DDR2 versus FBD

  • Thread starter Thread starter David Kanter
  • Start date Start date
Perhaps you would be so good as to point out where it says anything
about 800MHz DDR2? I didn't see much in the memory controller or DRAM
section...

I saw table 44 which appears to indicate that upto 4 DIMMs/channel can
be used with DDR2-400/533, but only 2 DIMMs/channel at DDR2-667.
DDR2-800 isn't even listed as an option.

I already told you that ([email protected])... not
a good listener?... or your horse is too high.:-)

Could it be that it's not shown because PC2-6400 RDIMMs are not generally
available?... and were possibly not even available as sample parts when the
docs were written?
Well maybe it's the fact that you seem to think IBM is lying, yet these
designs appear to confirm (although hardly in a definitive fashion)
what IBM claimed. And there's the fact that the manual also appears to
confirm what IBM claimed...

No, the question is: why did IBM show DDR2-800 when AMD is not even
claiming support... yet? I made no such suggestion that IBM is lying -
quit trying to put words in my mouth.

Bottom line: this is marketing material and contains a non-mfr approved
configuration; I'd also like to know where they acquired PC2-6400 RDIMMs -
not on Micron's or Crucial's lists! Why pick out such a non-listed, not
generally-available configuration and show it's limitations for only that
system and not for the others - not "lying" but intellectually dishonest?..
I think so... though within tolerance limits for umm, marketing materials
to some people?
 
What I thought but IBM's graphs do not bear that out: rather you get higher
bandwidth for more CPU wotk... apparently.... or do you?:-)
Looking at the graphs again, it looks like 1st gen TOE gives a higher
bandwidth but cpu usage is dependent on MTU size, there's a crossover
point around the 2K to 4K mark where TOE gives higher bandwidth and
lower cpu usage. 2nd gen TOE seems to do what you suggest more
bandwidth , more cpu. With an MTU size of 1K to 8K the bandwidth
difference seems markedly higher for a small cpu increase.

The different MTU sizes give much bigger differences in both bandwidth
and cpu overall though than either TOE or IOAT.

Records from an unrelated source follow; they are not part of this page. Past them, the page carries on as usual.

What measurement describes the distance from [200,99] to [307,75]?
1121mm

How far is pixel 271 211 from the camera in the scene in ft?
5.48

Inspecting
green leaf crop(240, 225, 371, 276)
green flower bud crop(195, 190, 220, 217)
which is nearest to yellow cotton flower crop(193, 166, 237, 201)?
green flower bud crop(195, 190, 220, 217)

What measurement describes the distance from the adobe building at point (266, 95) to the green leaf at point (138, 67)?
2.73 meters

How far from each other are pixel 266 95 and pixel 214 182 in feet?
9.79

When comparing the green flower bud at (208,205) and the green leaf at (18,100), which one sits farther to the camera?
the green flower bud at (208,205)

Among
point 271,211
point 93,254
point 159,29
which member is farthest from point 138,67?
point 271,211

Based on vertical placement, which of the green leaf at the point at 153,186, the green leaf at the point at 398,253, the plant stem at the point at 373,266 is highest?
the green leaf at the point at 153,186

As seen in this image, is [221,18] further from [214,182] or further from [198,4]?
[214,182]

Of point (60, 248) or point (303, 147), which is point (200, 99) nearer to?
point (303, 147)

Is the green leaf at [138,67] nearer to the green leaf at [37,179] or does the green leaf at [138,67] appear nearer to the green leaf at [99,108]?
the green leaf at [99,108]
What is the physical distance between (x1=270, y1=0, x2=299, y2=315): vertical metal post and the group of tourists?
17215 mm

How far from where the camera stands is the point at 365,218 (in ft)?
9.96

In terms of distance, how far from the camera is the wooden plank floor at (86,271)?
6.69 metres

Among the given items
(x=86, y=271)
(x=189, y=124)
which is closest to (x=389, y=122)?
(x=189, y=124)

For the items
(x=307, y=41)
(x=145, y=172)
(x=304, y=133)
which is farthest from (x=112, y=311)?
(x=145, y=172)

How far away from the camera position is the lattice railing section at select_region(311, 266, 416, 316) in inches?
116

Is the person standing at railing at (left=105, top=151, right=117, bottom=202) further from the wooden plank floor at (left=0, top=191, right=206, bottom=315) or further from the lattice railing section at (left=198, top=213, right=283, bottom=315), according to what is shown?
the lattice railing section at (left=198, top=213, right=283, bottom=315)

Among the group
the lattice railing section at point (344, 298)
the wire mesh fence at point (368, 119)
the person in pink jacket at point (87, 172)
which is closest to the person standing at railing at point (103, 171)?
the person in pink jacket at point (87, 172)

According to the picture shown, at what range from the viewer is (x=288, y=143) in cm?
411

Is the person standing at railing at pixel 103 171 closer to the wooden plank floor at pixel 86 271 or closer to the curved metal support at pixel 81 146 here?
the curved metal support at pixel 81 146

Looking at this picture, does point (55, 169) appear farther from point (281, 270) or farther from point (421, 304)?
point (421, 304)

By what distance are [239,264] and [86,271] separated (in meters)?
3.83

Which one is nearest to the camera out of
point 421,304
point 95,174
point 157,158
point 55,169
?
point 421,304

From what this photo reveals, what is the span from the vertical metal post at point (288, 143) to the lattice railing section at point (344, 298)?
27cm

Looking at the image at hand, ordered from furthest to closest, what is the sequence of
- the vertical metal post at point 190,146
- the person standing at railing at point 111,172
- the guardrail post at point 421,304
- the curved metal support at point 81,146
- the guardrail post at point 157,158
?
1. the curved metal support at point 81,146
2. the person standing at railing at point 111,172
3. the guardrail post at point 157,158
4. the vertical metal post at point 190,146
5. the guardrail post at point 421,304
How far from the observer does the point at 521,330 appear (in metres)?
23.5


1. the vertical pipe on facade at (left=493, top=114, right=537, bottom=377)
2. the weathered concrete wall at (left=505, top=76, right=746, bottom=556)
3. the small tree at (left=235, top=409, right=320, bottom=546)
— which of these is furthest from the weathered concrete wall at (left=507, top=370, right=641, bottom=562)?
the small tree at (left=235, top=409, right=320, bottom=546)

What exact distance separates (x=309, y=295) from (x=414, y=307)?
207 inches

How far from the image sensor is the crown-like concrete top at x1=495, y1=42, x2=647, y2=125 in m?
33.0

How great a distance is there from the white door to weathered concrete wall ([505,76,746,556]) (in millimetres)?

They then bring in 10Gb on X3 - I don't see where that fits compared
to the rest. There is a claim for 30Gb/sec with large packets and
jumbo frames with multiple 10Gb nics.
You also have to use Windows x86-64 "Chimney" - doesn't work in Windows
IA32 as nVidia and people with nForce4 chipsets have found out... and
"Linux has not declared support for TOE". As usual, Intel has a
"technology" as a compromise.


I think the big question is: has Intel finally managed to do a server
chipset? The jury is still out on that and some early results say "no"...
was it Yousuf who posted the msg about the U.S. govt. rejecting it because
of RAID-5 deficiencies?
I remember something about that - a 3 month qualification process
curtailed early.
FB-DIMM is also bloody HOT - see the heatpipes on the AMBs?... which
Crucial now apparently hides behind spreaders.
The AMBs have got typical power requirements around 6W at the moment,
which isn't a lot compared to a cpu, but I don't fancy a Zalman flower
on each dimm module!

I'm not sure I'd want an extra 96W from AMBs alone.
You mean IBM X3 chipset systems?

No - that was really me suggesting that they coloured in the graphs
nicely for the intended audience :) Look guys bigger bars, must be
way better.
I get the feeling they wanted to tout their X3 chipset but did not want to
prod Intel too hard while doing it.

It's an interesting read in the sense that it's dressed up as some
form of study, with this talk of labs and tests, but it really seems
to be a puff piece for the X3.
 
The last page indicates, as you said, 16 RDIMMs ==> 8 RDIMMS/CPU ==> 4
RDIMMS/channel, but it explicitly specifies DDR2-533 or 667. Given
that information, it seems more likely that IBM is wrong, and that in
fact, DDR2-667 can hit 4 RDIMMS/channel, and that DDR2-800 is going to
be restricted to 2 DIMMs/channel.

That seems quite reasonable and expected. 2 DIMMs/channel (4 per
processor) shouldn't pose too much of a limitation for most
applications. With the option to increase that to 4 DIMMs/channel
with virtually no performance penalty, AMD should be able to cover
99%+ of all x86 server applications. The number of cases where
servers use more than 16GB of memory (32GB if/when 4GB registered DDR2
modules become available) per processor installed should be fairly
slim.
The density in blades currently is quite impressive. What doesn't make
sense is why Appro doesn't offer 4GB DIMMs for the Opteron; I don't see
any reason why 4GB DIMMs would be any more difficult, unless they
require 16 devices/module at current densities.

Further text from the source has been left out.